PROBLEM TO WORK ON —
Count each line below that has "common" anywhere in it. Answer with the total alone.

Stored data:
>>>

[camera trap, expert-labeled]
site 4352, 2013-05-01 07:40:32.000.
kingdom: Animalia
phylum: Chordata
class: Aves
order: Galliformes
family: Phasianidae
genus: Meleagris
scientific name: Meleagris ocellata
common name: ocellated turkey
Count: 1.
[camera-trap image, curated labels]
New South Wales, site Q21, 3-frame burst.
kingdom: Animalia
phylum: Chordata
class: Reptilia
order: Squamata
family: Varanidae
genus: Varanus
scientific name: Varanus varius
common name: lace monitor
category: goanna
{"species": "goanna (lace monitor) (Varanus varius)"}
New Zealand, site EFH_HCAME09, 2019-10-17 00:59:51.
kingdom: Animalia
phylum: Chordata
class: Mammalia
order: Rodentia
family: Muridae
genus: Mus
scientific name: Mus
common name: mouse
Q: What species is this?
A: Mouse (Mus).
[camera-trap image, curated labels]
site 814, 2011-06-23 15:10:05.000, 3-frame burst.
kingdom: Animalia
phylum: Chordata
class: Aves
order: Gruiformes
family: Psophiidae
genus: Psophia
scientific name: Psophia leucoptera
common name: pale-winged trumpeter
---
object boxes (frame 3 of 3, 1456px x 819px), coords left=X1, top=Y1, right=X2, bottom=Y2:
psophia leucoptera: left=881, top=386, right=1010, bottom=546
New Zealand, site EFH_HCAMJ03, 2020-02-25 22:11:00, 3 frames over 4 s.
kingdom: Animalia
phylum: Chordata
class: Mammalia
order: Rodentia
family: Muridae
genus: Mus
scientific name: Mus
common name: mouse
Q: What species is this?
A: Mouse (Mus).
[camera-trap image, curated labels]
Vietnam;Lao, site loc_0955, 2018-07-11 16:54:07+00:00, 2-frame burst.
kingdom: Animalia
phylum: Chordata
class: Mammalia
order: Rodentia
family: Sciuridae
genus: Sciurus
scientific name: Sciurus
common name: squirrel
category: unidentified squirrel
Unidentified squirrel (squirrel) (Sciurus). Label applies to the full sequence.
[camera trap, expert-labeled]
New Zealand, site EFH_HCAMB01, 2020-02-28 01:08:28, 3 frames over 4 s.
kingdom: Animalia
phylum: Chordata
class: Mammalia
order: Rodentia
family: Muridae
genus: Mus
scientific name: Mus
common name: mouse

<<<

TASK RESULT —
7